UK Emerging From Recession
The pound held on to yesterday’s gains against the US dollar and rose against the weak yen. Bank of England chief economist Spencer Dale said that the UK economy is emerging from the recession but cautioned that a number of factors could hinder recovery. He also said that stimulus programs combined with a weaker pound have supported recovery and said that credit is likely to remain tight. The Bank of England will hold its next policy meeting on December 10th. Many traders and investors are waiting for the results of the European Central Bank meeting on Thursday. The bank is expected to keep rates at 0.1% and announce that December’s 12 month funding will be the last. Carsten Brzeski of ING Financial Markets said, “The meeting should witness the very first steps towards the exiting of super-loose monetary policy. Even though the prospect of rate hikes any time soon remains distant, the ECB will start gradually unwinding its non-standard measures.”
Upcoming Data
Traders will also be watching US job figures, due Friday, closely. The report by Automatic Data Processing is expected to show that 155,000 jobs were lost in November compared with 203,000 jobs lost in October.

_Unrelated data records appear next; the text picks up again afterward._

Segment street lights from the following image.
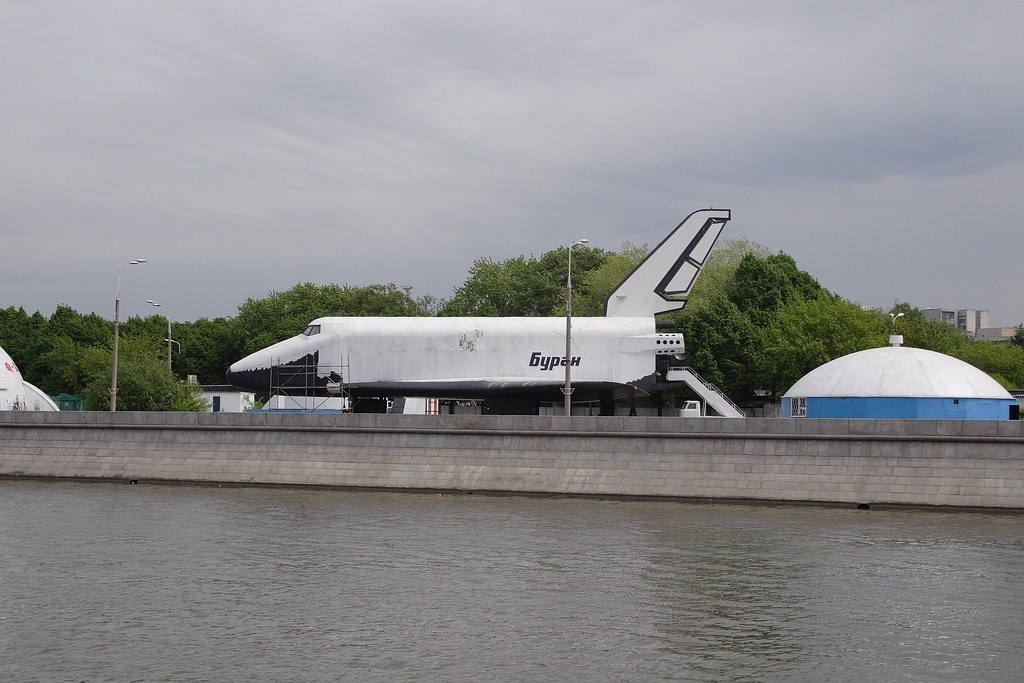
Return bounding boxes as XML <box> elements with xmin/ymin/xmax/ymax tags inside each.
<box><xmin>565</xmin><ymin>238</ymin><xmax>588</xmax><ymax>417</ymax></box>
<box><xmin>111</xmin><ymin>258</ymin><xmax>146</xmax><ymax>411</ymax></box>
<box><xmin>147</xmin><ymin>300</ymin><xmax>171</xmax><ymax>376</ymax></box>
<box><xmin>163</xmin><ymin>339</ymin><xmax>181</xmax><ymax>355</ymax></box>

Posted on 01 December 2009
UAE to Stand Behind Banks
The dollar continued its long term decline against other major currencies after the United Arab Emirates said it would stand behind local and foreign banks to relieve the Dubai World debt crisis. The yen also fell after the Bank of Japan announced they would intervene to mitigate the effects of a stronger yen which has hurt Japanese exporters. On Monday the dollar fell after Asian stocks rose after the announcement by the UAE which pledged support to regional banks and Dubai’s neighbor Abu Dhabi promised support to selected Dubai companies. The actions cooled demand for greenbacks which gained last week on concerns about Dubai’s debts. Dubai World eased investor fears on Monday with an announcement that it intends to restructure.

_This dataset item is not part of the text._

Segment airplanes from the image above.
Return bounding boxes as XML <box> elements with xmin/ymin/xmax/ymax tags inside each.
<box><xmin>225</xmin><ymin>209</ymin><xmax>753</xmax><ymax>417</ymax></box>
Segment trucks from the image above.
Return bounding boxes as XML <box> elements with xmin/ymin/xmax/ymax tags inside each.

Japan’s Government Intervenes
The yen fell after the Bank of Japan announced measures to inject liquidity into the Japanese financial system and to keep three month rates at historic lows. Most major currencies strengthened except for the US dollar and the yen as stocks and commodities strengthened. Stephen Gallo of Schneider FX in London said, “The two primary funding currencies, the dollar and yen, are performing badly today versus non-quantitative easing currencies and higher-yielders. The moves by the BOJ caused a big shakeout of long yen positions, and a weaker yen has helped asset price movements elsewhere … as the weak yen to a degree — but maybe not as much as dollar — drives the risk trade.”
US Employment Figures Due This Week
The Aussie dollar was once again a winner and rose almost 1% against the US dollar to $0.9230 after the Reserve Bank of Australia raised rates to 3.75%. The euro gained 0.4% against the greenback trading at $1.5065 on Tuesday. This week the US will release its construction spending and pending home sales report and on December 4th the non farm payrolls and unemployment report will be released. Most analysts expect the reports to show a prolonged recovery for the US.